By 1841 this Irish temperance group was large enough to participate in the July 4th parade. At that time Cleveland had a population of 6071 and Ohio City (West Side) 1577.

The Cleveland Herald in its July 6, 1841, issue said:
"The harp of green Erin, borne at the lead of a long procession of the warm-hearted and noble-souled sons of the Emerald Isle, who have enlisted under the total abstinence banner, marched through Superior St. to the front of Temperance House where the procession was joined by other temperance societies."

Group Changed Name
Shortly after its founding, this pioneering Irish group changed its name to "Father Matthew Mutual Benefit and Total Abstinence Society." In honor of a well-known leader in temperance work in Ireland.

As early as 1852 the Father Matthew Society was a flourishing group. At that time it was headed by the Rev. Fr. James Conlan, president; Prof. J. R. Fitzgerald, vice president; and William Kinney, secretary. In 1859 the society was reorganized, with Bishop Amadeus Rappe as president. By 1862 the group numbered 1000 members.

As more Irish settled in Cleveland, the number of their organizations increased correspondingly. By 1874, for instance, we find the following groups functioning here:

Clan-Na-Gael, Parnell Branch of the Irish Land League, the Irish Literary and Benevolent Society, the Knights of St. Patrick, the United Irishmen, the Emmett Guards, St. Malachi's Cadets and three branches of the Ancient Order of the Hibernians.

Had Two Armories
In addition to the above, in the 1890's we find the Royal Black Knights of Ireland; two branches of the Emerald Beneficial Assn., the Hibernian Rifles with "armories" at 2314 Broadway and 319 Superior St.

The Ancient Order of the Hibernians reached its peak in Cleveland in the early 1900's when it had 13 "divisions." Today the organization has four branches and a ladies' auxiliary.
The Hibernians are celebrating this year the 115th anniversary of their activities in the United States.
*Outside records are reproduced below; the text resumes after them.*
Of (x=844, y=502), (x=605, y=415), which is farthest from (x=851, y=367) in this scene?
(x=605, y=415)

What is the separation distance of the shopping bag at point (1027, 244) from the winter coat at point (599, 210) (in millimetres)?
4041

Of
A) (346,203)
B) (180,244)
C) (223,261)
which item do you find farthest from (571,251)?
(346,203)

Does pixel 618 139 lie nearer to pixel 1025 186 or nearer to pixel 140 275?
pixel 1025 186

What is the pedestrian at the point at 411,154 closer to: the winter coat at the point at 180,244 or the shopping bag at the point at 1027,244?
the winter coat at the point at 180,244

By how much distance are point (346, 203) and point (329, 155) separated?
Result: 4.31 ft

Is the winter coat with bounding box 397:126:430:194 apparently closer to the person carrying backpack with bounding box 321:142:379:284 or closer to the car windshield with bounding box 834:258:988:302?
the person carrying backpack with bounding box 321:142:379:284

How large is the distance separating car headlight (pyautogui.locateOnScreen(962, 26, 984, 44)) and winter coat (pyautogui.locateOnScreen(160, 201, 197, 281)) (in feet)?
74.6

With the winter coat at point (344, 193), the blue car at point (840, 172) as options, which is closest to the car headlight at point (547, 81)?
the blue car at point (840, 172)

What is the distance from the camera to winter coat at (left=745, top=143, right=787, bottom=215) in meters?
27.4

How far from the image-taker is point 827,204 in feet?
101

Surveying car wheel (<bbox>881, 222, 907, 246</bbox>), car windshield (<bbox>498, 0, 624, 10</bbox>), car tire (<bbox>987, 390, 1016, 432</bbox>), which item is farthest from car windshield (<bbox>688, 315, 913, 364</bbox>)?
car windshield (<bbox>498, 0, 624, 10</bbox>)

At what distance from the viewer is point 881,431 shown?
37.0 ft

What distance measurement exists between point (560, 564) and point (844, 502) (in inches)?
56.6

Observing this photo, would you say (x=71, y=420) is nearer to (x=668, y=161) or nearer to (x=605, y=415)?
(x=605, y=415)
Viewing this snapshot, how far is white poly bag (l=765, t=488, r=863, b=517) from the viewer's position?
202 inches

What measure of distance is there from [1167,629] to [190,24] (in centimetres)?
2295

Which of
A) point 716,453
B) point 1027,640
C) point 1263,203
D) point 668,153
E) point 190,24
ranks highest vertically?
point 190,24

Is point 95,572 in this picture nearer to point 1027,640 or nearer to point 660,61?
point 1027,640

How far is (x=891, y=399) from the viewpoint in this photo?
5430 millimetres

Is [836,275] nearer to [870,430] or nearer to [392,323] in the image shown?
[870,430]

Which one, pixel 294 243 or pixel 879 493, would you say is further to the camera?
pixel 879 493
Membership in the organization is limited to Roman Catholics of Irish ancestry.
The first branch of the order in Cleveland was founded in 1848 when the group's initial meeting and ball was held in the old American House, on lower Superior Ave. Later, Parnell Hall, on the east side of Superior viaduct, became the Hibernians' best know meeting place.

Some of the best known Cleveland Irishmen belonged to the Ancient Order of Hibernians. Old records disclose the names of Patrick McKenney, one-time county treasurer; Judge Martin A. Foran, Judge Thomas P. Kennedy, Hugh Bambrick, P. J. Brogan, William Gaven, grocers; Patrick J. Callaghan, contractor; Mayor John Farley.

Others were former Postmaster Michael F. O'Donnell, Dr. Andrew Flower, Dr. A. P. Scully, Dr. Thomas A. Burke, Jerry Horrigan, M. P. Mooney, Daniel Conway, Thomas F. McGrath and the late John Walsh, who died several months ago at the age of 94 and who held membership in the Hibernians for 67 years.

Two Clevelanders became national presidents of the organization: Martin L. Sweeney, from 1927 to 1931, and Michael McGrath, who served from 1946 to 1950. James P. Mooney, member of the Cuyahoga County Soldiers and Sailors Relief Commission, served four years as national historian. Charles J. Rooney served two years as national director.

Assistant Law Director John Quinn is now state president and Assistant Law Director Robert E. Sweeney is county president.